Take the entries below and print all of them exactly, please.
--- Dataset records ---
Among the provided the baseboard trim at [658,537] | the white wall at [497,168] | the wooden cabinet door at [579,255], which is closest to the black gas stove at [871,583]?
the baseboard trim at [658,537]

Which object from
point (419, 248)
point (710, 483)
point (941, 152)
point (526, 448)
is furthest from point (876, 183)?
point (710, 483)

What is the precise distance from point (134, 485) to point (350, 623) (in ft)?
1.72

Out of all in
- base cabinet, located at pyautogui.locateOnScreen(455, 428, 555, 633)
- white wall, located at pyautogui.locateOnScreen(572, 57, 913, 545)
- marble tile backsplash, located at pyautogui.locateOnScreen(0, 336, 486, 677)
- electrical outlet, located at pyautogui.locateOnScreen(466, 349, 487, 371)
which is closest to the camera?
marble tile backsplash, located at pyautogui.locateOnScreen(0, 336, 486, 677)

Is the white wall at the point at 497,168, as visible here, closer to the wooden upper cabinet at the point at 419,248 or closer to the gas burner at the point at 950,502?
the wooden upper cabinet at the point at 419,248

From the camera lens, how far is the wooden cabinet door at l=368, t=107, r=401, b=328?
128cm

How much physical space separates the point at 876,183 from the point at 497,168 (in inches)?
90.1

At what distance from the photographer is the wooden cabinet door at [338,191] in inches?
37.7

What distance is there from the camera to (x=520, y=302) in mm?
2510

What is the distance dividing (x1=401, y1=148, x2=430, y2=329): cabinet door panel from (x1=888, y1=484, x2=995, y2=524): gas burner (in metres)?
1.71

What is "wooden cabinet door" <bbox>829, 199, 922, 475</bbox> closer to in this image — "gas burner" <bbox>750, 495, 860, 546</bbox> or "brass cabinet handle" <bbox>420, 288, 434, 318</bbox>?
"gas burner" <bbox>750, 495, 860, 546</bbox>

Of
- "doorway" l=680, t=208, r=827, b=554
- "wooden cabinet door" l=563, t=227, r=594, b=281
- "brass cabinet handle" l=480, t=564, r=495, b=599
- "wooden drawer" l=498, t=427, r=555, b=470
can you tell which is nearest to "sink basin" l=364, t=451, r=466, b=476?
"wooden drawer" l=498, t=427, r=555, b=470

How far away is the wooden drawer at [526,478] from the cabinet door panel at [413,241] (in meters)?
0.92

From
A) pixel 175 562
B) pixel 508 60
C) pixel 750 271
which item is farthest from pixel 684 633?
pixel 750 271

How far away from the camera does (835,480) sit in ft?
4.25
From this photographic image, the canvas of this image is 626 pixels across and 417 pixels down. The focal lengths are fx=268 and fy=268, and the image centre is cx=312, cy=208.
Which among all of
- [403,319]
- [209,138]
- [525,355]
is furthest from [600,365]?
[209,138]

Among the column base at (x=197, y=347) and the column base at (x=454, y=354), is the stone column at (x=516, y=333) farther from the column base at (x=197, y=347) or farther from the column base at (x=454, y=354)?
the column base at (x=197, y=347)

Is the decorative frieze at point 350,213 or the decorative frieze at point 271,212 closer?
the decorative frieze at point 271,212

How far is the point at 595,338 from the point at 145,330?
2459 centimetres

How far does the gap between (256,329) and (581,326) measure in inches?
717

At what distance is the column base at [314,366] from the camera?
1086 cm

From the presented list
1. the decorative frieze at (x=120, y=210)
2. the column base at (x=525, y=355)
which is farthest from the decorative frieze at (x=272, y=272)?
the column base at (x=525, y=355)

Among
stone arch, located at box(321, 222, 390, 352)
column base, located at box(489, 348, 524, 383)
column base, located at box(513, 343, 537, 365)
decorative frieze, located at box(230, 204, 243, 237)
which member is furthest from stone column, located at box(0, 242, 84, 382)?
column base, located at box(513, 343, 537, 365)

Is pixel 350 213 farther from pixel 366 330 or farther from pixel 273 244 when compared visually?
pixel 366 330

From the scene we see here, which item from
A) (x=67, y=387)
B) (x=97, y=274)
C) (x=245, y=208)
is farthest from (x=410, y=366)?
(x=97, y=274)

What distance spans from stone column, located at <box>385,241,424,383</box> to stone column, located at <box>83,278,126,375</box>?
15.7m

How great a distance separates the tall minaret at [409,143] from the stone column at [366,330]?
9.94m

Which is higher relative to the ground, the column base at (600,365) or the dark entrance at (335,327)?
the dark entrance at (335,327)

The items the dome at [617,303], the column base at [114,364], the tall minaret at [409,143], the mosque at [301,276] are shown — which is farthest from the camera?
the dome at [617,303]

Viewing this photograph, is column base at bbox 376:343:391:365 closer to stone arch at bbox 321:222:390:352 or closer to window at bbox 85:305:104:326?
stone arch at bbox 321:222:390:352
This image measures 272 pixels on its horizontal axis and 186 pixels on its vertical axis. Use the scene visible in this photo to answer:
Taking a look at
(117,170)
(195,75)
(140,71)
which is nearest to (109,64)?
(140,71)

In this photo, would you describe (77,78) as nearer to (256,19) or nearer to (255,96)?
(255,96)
---
_Response to the task_.
Among the provided the baseboard trim at [658,537] | the white wall at [497,168] | the wooden cabinet door at [579,255], which is closest to the black gas stove at [871,583]?
the baseboard trim at [658,537]

Which object from
point (419, 248)
point (710, 483)
point (941, 152)
point (526, 448)
is furthest from point (876, 183)?
point (710, 483)

What is the precise distance from point (134, 485) to point (350, 623) (in ft)?
1.72

Out of all in
- base cabinet, located at pyautogui.locateOnScreen(455, 428, 555, 633)
- white wall, located at pyautogui.locateOnScreen(572, 57, 913, 545)
- marble tile backsplash, located at pyautogui.locateOnScreen(0, 336, 486, 677)
- electrical outlet, located at pyautogui.locateOnScreen(466, 349, 487, 371)
which is closest to the camera?
marble tile backsplash, located at pyautogui.locateOnScreen(0, 336, 486, 677)

Is the white wall at the point at 497,168, as visible here, closer to the wooden upper cabinet at the point at 419,248 or closer to the gas burner at the point at 950,502?
the wooden upper cabinet at the point at 419,248

From the camera lens, how far is the wooden cabinet door at l=368, t=107, r=401, b=328?
128cm

How much physical space separates the point at 876,183 from the point at 497,168 (in inches)?
90.1

At what distance from the photographer is the wooden cabinet door at [338,191] in inches?
37.7

What distance is there from the camera to (x=520, y=302) in mm?
2510

What is the distance dividing (x1=401, y1=148, x2=430, y2=329): cabinet door panel from (x1=888, y1=484, x2=995, y2=524): gas burner (in metres)?
1.71

What is "wooden cabinet door" <bbox>829, 199, 922, 475</bbox> closer to in this image — "gas burner" <bbox>750, 495, 860, 546</bbox> or "brass cabinet handle" <bbox>420, 288, 434, 318</bbox>?
"gas burner" <bbox>750, 495, 860, 546</bbox>

Of
- "doorway" l=680, t=208, r=827, b=554
- "wooden cabinet door" l=563, t=227, r=594, b=281
- "brass cabinet handle" l=480, t=564, r=495, b=599
- "wooden drawer" l=498, t=427, r=555, b=470
can you tell which is nearest to "sink basin" l=364, t=451, r=466, b=476?
"wooden drawer" l=498, t=427, r=555, b=470

How far away is the wooden drawer at [526,478] from the cabinet door panel at [413,241] (in meters)?
0.92

From
A) pixel 175 562
B) pixel 508 60
C) pixel 750 271
which item is farthest from pixel 684 633?
pixel 750 271

How far away from the camera does (835,480) sit in ft?
4.25
From this photographic image, the canvas of this image is 626 pixels across and 417 pixels down. The focal lengths are fx=268 and fy=268, and the image centre is cx=312, cy=208.
Which among all of
- [403,319]
- [209,138]
- [525,355]
is furthest from [600,365]?
[209,138]

Among the column base at (x=197, y=347) and the column base at (x=454, y=354), is the stone column at (x=516, y=333) farther from the column base at (x=197, y=347) or farther from the column base at (x=454, y=354)?
the column base at (x=197, y=347)

Is the decorative frieze at point 350,213 or the decorative frieze at point 271,212 closer?
the decorative frieze at point 271,212

How far is the point at 595,338 from the point at 145,330?
2459 centimetres

How far does the gap between (256,329) and (581,326) measure in inches?
717

At what distance is the column base at [314,366] from the camera?
1086 cm

From the presented list
1. the decorative frieze at (x=120, y=210)
2. the column base at (x=525, y=355)
which is farthest from the decorative frieze at (x=272, y=272)?
the column base at (x=525, y=355)

Among
stone arch, located at box(321, 222, 390, 352)
column base, located at box(489, 348, 524, 383)
column base, located at box(513, 343, 537, 365)
decorative frieze, located at box(230, 204, 243, 237)
which member is furthest from stone column, located at box(0, 242, 84, 382)?
column base, located at box(513, 343, 537, 365)

Is pixel 350 213 farther from pixel 366 330 or farther from pixel 273 244 when compared visually?
pixel 366 330

From the scene we see here, which item from
A) (x=67, y=387)
B) (x=97, y=274)
C) (x=245, y=208)
is farthest from (x=410, y=366)?
(x=97, y=274)

What distance spans from stone column, located at <box>385,241,424,383</box> to stone column, located at <box>83,278,126,375</box>?
15.7m

How great a distance separates the tall minaret at [409,143] from the stone column at [366,330]?
9.94m

Which is higher relative to the ground, the column base at (600,365) or the dark entrance at (335,327)?
the dark entrance at (335,327)

The items the dome at [617,303], the column base at [114,364], the tall minaret at [409,143], the mosque at [301,276] are shown — which is farthest from the camera?
the dome at [617,303]

Viewing this photograph, is column base at bbox 376:343:391:365 closer to stone arch at bbox 321:222:390:352 or closer to window at bbox 85:305:104:326?
stone arch at bbox 321:222:390:352
This image measures 272 pixels on its horizontal axis and 186 pixels on its vertical axis. Use the scene visible in this photo to answer:
Taking a look at
(117,170)
(195,75)
(140,71)
which is nearest to (109,64)?
(140,71)

In this photo, would you describe (77,78) as nearer to (256,19) or nearer to (255,96)?
(255,96)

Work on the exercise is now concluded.